## READING TEXT
>> START

The West Board gave Cashel a training grant of £10 and they played Lorrha in the county semi-final at Thurles on September19. There were 6,500 spectators present. Cashel's fortunes were the reverse of those in the West final. They were the better side in the first half, having played against the breeze, but were only level, 1-0 to 0-3 at the interval, the Cashel goal coming from a melee. They went ahead with two points after half-time but were caught by a Lorrha rally midway in the second half, which produced two goals and a point within three minutes. As a result Cashel's two-point advantage was turned into a five-point deficit.. Try as they would they couldn't reduce it until the final minutes. In this period Jim Devitt, who was doing trojan work at centrefield, pointed a free and sent another to the net to reduce the deficit to the minimum of margins in a final score of 2-4 to 2-3. The general consensus among neutrals after the game was that Cashel had lost rather than Lorrha had won.

Michael Burke, who was one of the finest hurlers in the club in the late thirties and early forties had retired after the 1945 West final success, but was recalled to corner-forward for the game against Lorrha. The lineout on the day was as follows: Paddy O'Brien, Mickey Devitt, Jackie Corcoran, Eddie Marnane, Mickey Murphy, Jim Devitt, Donal Ryan, Sean Dunne Billy Hickey. Richie Ryan, Bill O'Keeffe, Pat Devitt, Michael Burke, Patrick Darcy. Johnny Hickey.

The team showed a number of changes from the lineout in the West final. According to the only picture of the team, which was probably taken at the final at Golden, there were other changes than Burke. The picture includes fifteen players and three of them, John Fitzell, Martin Hackett and Mick Cody, are not included in the county semi-final lineout. As well as Michael Burke, Donal Ryan and Bill O'Keeffe, who hailed from Moycarkey and lived at Mocklershill, are included. Ryan and O'Keeffe had come on as subs in the West final.

Others in the back row of the photograph are Mick Fogarty, who had played and was a good forward, but on this occasion provided hackney service, Willie English, a farmer from Freighduff, who was a team mentor, Jock Murphy, who was a brother of the Dasher's, Stedie Morrissey, who was trainer of the team, Tommy Prendergast, secretary of the club, and a very yong Peter Looby. In the middle row are Tom O'Sullivan, a brother of Jim's, whose father had a blacksmith's shop beside E. D. Ryan's in Friar Street, and Michael Meehan, who worked as a boots in Ryan's Hotel.

>> END

## RECORDED DATA

>> START

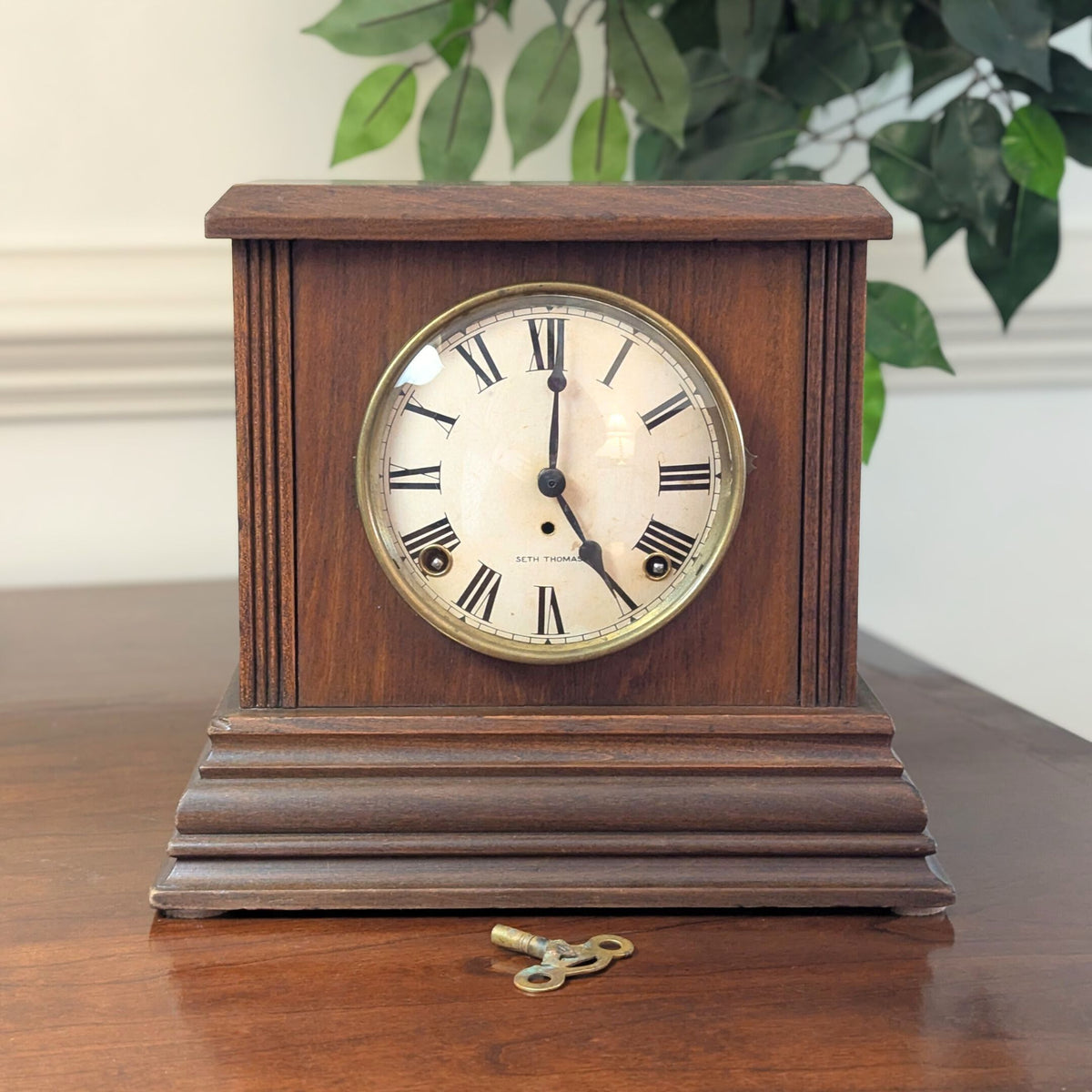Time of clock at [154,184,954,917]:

>> END

## EXERCISE SET
1) Answer these from the Cashel hurling text, one line each:
(a) How many spectators attended the county semi-final against Lorrha?
(b) Which player was recalled to corner-forward for that game?
(c) Who trained the team?
2) Extract everything in the Cashel hurling text from "Michael Burke, who" down to "Darcy. Johnny Hickey.".

## ANSWERS GIVEN
1)
(a) 6,500
(b) Michael Burke
(c) Stedie Morrissey

2)
Michael Burke, who was one of the finest hurlers in the club in the late thirties and early forties had retired after the 1945 West final success, but was recalled to corner-forward for the game against Lorrha. The lineout on the day was as follows: Paddy O'Brien, Mickey Devitt, Jackie Corcoran, Eddie Marnane, Mickey Murphy, Jim Devitt, Donal Ryan, Sean Dunne Billy Hickey. Richie Ryan, Bill O'Keeffe, Pat Devitt, Michael Burke, Patrick Darcy. Johnny Hickey.